Urge uma nova Europa
O predomínio do económico tem levado a níveis inconcebíveis de pobreza e de marginalização. É que o capital é insolidário, pois deixa de fora do sistema que o alimenta os mais vulneráveis. Eugénio Fonseca in “Boletim Agência Ecclesia”
Perante a crise que está a assolar o Mundo, a Europa encontra-se no momento crucial para concretizar o seu primordial objectivo: ser um espaço de unidade em todas as dimensões, em ordem ao desenvolvimento integral e construtor de autêntica coesão social.
Desde o final da II guerra mundial, foram dados passos decisivos nos planos económico e político que conduziram à Comunidade Económica Europeia, essencialmente marcada pelo designado mercado comum. Ultrapassadas algumas dificuldades – outras ainda subsistem – conseguiu-se a superação de fronteiras e alfândegas, permitindo a livre circulação de pessoas, de bens e de capitais. Para fidelizar estas fundamentais transformações e para que se vá concretizando o verdadeiro sonho de Schuman, em 1992, a Comunidade Europeia passou a designar-se por União Europeia. Esta união foi reforçada pela criação de uma moeda única que, infelizmente, ainda só foi adoptada por 16 dos 27 Estados membros.
Apesar destes avanços, não podemos ignorar problemas de grande complexidade, nem calar interrogações e preocupações que fragilizam a união da Europa e o contributo que o mundo espera dela. Neste espaço não se conseguirão elencar todos os que, actualmente, devem ser considerados pelos próximos parlamentares europeus. Referirei apenas um que, na óptica de uma instituição como a Cáritas, é determinante: a primazia do económico sobre o social.

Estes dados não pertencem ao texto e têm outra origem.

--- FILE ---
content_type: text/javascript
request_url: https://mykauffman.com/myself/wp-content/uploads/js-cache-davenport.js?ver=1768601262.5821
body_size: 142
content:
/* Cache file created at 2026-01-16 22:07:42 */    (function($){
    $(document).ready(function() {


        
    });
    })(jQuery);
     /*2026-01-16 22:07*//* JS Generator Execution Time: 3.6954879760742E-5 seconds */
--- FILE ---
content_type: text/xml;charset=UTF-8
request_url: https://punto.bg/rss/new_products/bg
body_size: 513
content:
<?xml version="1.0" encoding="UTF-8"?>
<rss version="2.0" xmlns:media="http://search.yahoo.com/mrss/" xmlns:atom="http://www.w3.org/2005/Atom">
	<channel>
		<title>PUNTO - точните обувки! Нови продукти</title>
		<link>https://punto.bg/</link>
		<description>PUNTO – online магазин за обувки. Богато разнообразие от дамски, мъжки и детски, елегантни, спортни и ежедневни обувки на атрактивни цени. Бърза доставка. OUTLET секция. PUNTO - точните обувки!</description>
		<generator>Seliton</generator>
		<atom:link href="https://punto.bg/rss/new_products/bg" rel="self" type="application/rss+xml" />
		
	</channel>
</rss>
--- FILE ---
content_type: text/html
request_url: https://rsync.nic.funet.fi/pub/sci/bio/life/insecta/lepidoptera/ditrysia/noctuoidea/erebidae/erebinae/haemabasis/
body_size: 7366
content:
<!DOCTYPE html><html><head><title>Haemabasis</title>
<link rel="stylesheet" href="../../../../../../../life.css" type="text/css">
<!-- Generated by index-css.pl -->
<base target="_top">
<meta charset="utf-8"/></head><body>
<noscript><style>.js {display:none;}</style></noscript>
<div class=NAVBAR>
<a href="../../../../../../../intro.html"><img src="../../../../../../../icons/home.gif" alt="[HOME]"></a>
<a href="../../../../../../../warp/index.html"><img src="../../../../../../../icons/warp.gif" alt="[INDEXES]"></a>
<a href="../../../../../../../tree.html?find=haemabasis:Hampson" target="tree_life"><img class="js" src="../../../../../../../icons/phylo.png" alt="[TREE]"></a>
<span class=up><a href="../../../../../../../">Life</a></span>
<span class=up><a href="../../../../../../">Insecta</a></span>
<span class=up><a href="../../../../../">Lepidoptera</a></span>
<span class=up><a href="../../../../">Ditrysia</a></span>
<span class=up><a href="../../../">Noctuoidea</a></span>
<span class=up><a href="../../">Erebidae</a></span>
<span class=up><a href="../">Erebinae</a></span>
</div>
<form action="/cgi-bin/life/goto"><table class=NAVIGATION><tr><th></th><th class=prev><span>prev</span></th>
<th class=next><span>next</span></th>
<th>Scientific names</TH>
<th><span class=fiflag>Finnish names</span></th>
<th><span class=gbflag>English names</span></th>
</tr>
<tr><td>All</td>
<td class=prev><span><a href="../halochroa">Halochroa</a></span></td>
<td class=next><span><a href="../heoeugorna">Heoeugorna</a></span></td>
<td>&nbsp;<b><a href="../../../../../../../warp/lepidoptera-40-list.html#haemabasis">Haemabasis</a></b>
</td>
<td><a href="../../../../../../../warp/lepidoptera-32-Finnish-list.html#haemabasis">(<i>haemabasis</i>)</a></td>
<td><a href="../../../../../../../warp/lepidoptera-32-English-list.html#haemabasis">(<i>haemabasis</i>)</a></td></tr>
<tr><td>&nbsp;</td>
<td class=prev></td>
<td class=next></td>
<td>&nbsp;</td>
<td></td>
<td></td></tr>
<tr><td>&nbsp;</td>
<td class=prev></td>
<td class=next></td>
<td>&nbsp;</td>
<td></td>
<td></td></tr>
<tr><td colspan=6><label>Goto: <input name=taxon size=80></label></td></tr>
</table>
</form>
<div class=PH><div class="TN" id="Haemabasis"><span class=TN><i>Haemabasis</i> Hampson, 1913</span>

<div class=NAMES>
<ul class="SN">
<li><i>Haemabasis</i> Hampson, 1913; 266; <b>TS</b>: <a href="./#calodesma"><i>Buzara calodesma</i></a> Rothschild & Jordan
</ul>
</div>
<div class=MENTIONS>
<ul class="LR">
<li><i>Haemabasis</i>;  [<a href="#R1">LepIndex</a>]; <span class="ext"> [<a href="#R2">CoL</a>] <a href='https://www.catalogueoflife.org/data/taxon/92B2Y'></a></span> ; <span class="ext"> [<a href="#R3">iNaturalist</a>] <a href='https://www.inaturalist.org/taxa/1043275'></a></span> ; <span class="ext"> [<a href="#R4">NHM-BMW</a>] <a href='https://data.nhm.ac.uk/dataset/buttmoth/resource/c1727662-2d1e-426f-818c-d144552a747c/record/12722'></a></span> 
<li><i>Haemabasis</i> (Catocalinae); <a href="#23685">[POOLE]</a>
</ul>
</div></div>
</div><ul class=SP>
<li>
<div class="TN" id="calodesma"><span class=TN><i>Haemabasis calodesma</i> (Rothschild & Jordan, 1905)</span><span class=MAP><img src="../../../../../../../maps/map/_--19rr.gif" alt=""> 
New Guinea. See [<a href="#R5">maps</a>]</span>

Influenciada pela globalização da economia, a Europa contribuiu para o reforço do sistema neo-liberal, que tem como lógica a ganância e a competitividade desleal. Esta opção fez relegar para um plano secundário a implementação de uma Europa social, na qual a distribuição justa da riqueza produzida permitisse a criação de maior bem-estar, capaz de proporcionar aos cidadãos da União Europeia o acesso à educação, à cultura, à saúde… O predomínio do económico tem levado a níveis inconcebíveis de pobreza e de marginalização. É que o capital é insolidário, pois deixa de fora do sistema que o alimenta os mais vulneráveis. Esta inversão do objectivo inicial da unidade europeia levou João Paulo II a recordar, na Exortação Pós-Sinodal Ecclesia in Europa, a necessidade de construir uma Europa aberta e acolhedora, promotora de solidariedade e de paz no mundo (EE, 111). Disse o Papa: “a Europa deve participar activamente na promoção e realização duma globalização na solidariedade” (EE 112). É que a União Europeia reduzida só à dimensão geográfica e económica, nunca chegará a cumprir a sua missão crucial. E até correrá o risco de se auto aniquilar.
Para que tal não aconteça, a Igreja é chamada, através da presença e acção pública dos cristãos, designadamente dos que desempenham tarefas políticas, a dar um inegável contributo para o crescimento da “cultura da solidariedade”, contribuindo assim para que, a partir do espaço europeu, os valores universais da convivência humana se irradiem por todo o mundo (EE, 85). Ou seja, anunciar de forma convincente o evangelho da esperança e credibilizá-lo com o serviço da caridade, promovendo acções e participações públicas e sociais adequadas.
Outra realidade a não ignorar decorre do facto de vivermos numa Europa democrática e pluralista. Por esta razão, é imprescindível caminhar em conjunto, em direcção a uma nova Europa, onde o económico não tenha a primazia absoluta, mas sejam a justiça e a solidariedade a recuperar, com toda a determinação e vigor, na certeza de que não só é possível coexistirem diferentes culturas e credos religiosos, como podem conviver em fraterna unidade.
Que os próximos eleitos para o Parlamento Europeu sejam artífices desta nova Europa.